● **Exercise task**
Edit the rows below so that "centimetres" becomes "centimeters", and leave every other part unchanged.

[start]

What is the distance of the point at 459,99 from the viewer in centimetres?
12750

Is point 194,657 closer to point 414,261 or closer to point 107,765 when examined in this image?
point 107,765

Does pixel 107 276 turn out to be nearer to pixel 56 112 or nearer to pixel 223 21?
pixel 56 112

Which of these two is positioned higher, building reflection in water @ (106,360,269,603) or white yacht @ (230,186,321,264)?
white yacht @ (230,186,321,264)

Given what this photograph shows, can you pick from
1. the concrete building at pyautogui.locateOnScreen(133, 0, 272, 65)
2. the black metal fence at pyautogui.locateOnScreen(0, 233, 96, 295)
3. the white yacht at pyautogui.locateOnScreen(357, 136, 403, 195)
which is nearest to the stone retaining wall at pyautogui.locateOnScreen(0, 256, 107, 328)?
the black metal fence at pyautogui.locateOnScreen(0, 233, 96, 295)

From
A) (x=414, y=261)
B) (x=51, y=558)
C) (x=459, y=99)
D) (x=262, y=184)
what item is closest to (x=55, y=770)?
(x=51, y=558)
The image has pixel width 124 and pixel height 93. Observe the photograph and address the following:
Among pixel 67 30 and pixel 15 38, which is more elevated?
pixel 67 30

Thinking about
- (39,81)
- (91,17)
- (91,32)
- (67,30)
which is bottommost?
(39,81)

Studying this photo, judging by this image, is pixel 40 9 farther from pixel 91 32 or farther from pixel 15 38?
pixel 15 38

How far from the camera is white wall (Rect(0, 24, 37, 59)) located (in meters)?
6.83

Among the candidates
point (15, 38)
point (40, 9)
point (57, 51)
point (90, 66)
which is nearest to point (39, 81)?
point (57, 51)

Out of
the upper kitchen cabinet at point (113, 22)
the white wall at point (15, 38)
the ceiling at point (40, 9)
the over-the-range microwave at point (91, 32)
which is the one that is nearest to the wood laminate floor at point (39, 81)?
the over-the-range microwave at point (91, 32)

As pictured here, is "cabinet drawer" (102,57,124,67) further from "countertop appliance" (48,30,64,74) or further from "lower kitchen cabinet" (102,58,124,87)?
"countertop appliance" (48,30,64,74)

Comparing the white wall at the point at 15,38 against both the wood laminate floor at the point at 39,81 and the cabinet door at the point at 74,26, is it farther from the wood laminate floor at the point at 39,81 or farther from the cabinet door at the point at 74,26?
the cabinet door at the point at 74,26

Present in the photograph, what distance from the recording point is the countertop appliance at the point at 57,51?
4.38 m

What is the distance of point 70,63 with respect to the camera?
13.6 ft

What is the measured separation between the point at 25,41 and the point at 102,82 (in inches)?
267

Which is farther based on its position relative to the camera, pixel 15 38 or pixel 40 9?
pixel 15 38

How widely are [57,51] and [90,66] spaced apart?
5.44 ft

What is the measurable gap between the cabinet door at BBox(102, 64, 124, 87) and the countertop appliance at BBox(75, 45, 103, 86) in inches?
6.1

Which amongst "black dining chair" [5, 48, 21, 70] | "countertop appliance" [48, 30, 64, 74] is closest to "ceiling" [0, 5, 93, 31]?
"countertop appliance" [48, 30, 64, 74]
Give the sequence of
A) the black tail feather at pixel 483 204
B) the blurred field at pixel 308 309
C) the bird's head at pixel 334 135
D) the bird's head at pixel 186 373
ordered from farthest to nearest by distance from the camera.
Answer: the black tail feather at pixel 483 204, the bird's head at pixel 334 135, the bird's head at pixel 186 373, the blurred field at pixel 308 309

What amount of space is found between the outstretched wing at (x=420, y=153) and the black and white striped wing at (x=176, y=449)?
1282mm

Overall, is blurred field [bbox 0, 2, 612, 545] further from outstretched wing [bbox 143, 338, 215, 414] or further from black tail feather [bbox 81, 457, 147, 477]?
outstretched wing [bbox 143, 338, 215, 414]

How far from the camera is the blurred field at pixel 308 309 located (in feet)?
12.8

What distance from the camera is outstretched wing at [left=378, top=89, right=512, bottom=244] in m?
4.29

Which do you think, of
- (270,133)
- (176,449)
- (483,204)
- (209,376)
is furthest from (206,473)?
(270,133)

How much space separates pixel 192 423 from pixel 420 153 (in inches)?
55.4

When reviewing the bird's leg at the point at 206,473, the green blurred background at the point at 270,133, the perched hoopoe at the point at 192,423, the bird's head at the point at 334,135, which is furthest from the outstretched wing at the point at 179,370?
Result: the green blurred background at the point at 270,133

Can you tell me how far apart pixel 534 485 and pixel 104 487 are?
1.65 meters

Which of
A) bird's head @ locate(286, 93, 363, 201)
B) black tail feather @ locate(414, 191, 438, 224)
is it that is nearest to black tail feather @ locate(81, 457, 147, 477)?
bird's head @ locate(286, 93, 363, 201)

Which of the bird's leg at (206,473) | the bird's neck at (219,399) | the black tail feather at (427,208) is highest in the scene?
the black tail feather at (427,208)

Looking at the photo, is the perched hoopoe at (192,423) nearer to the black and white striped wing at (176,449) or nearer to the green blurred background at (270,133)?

[end]

● **Answer in full**
What is the distance of the point at 459,99 from the viewer in centimeters?
12750

Is point 194,657 closer to point 414,261 or closer to point 107,765 when examined in this image?
point 107,765

Does pixel 107 276 turn out to be nearer to pixel 56 112 or nearer to pixel 223 21?
pixel 56 112

Which of these two is positioned higher, building reflection in water @ (106,360,269,603) or white yacht @ (230,186,321,264)?
white yacht @ (230,186,321,264)

Given what this photograph shows, can you pick from
1. the concrete building at pyautogui.locateOnScreen(133, 0, 272, 65)
2. the black metal fence at pyautogui.locateOnScreen(0, 233, 96, 295)
3. the white yacht at pyautogui.locateOnScreen(357, 136, 403, 195)
which is nearest to the stone retaining wall at pyautogui.locateOnScreen(0, 256, 107, 328)?
the black metal fence at pyautogui.locateOnScreen(0, 233, 96, 295)

From
A) (x=414, y=261)
B) (x=51, y=558)
C) (x=459, y=99)
D) (x=262, y=184)
what item is closest to (x=55, y=770)?
(x=51, y=558)
The image has pixel width 124 and pixel height 93. Observe the photograph and address the following:
Among pixel 67 30 and pixel 15 38, which is more elevated?
pixel 67 30

Thinking about
- (39,81)
- (91,17)
- (91,32)
- (67,30)
which is bottommost?
(39,81)

Studying this photo, judging by this image, is pixel 40 9 farther from pixel 91 32 or farther from pixel 15 38?
pixel 15 38

How far from the camera is white wall (Rect(0, 24, 37, 59)) located (in meters)?
6.83

Among the candidates
point (15, 38)
point (40, 9)
point (57, 51)
point (90, 66)
which is nearest to point (39, 81)?
point (57, 51)

Out of
the upper kitchen cabinet at point (113, 22)
the white wall at point (15, 38)
the ceiling at point (40, 9)
the over-the-range microwave at point (91, 32)
which is the one that is nearest to the wood laminate floor at point (39, 81)?
the over-the-range microwave at point (91, 32)

As pictured here, is "cabinet drawer" (102,57,124,67) further from "countertop appliance" (48,30,64,74) or further from "lower kitchen cabinet" (102,58,124,87)?
"countertop appliance" (48,30,64,74)

Comparing the white wall at the point at 15,38 against both the wood laminate floor at the point at 39,81 and the cabinet door at the point at 74,26, is it farther from the wood laminate floor at the point at 39,81 or farther from the cabinet door at the point at 74,26?
the cabinet door at the point at 74,26

Present in the photograph, what distance from the recording point is the countertop appliance at the point at 57,51?
4.38 m

What is the distance of point 70,63 with respect to the camera?
13.6 ft

What is the measured separation between the point at 25,41 and the point at 102,82 (in inches)?
267

Which is farther based on its position relative to the camera, pixel 15 38 or pixel 40 9?
pixel 15 38

How widely are [57,51] and [90,66] spaced apart?
5.44 ft

What is the measurable gap between the cabinet door at BBox(102, 64, 124, 87) and the countertop appliance at BBox(75, 45, 103, 86) in inches?
6.1

Which amongst "black dining chair" [5, 48, 21, 70] | "countertop appliance" [48, 30, 64, 74] is closest to "ceiling" [0, 5, 93, 31]?
"countertop appliance" [48, 30, 64, 74]
Give the sequence of
A) the black tail feather at pixel 483 204
B) the blurred field at pixel 308 309
C) the bird's head at pixel 334 135
D) the bird's head at pixel 186 373
ordered from farthest to nearest by distance from the camera.
Answer: the black tail feather at pixel 483 204, the bird's head at pixel 334 135, the bird's head at pixel 186 373, the blurred field at pixel 308 309

What amount of space is found between the outstretched wing at (x=420, y=153) and the black and white striped wing at (x=176, y=449)?
1282mm

Overall, is blurred field [bbox 0, 2, 612, 545] further from outstretched wing [bbox 143, 338, 215, 414] or further from black tail feather [bbox 81, 457, 147, 477]?
outstretched wing [bbox 143, 338, 215, 414]

How far from the camera is the blurred field at pixel 308 309 located (in feet)?
12.8

What distance from the camera is outstretched wing at [left=378, top=89, right=512, bottom=244] in m?
4.29

Which do you think, of
- (270,133)
- (176,449)
- (483,204)
- (209,376)
is furthest from (206,473)?
(270,133)

How much space separates pixel 192 423 from pixel 420 153 (in inches)?
55.4

When reviewing the bird's leg at the point at 206,473, the green blurred background at the point at 270,133, the perched hoopoe at the point at 192,423, the bird's head at the point at 334,135, which is furthest from the outstretched wing at the point at 179,370?
Result: the green blurred background at the point at 270,133

Can you tell me how far apart pixel 534 485 and pixel 104 487 are?
1.65 meters

Which of
A) bird's head @ locate(286, 93, 363, 201)
B) black tail feather @ locate(414, 191, 438, 224)
is it that is nearest to black tail feather @ locate(81, 457, 147, 477)?
bird's head @ locate(286, 93, 363, 201)

Which of the bird's leg at (206,473) | the bird's neck at (219,399) | the black tail feather at (427,208) is highest in the scene?
the black tail feather at (427,208)

Looking at the photo, is the perched hoopoe at (192,423) nearer to the black and white striped wing at (176,449) or nearer to the green blurred background at (270,133)?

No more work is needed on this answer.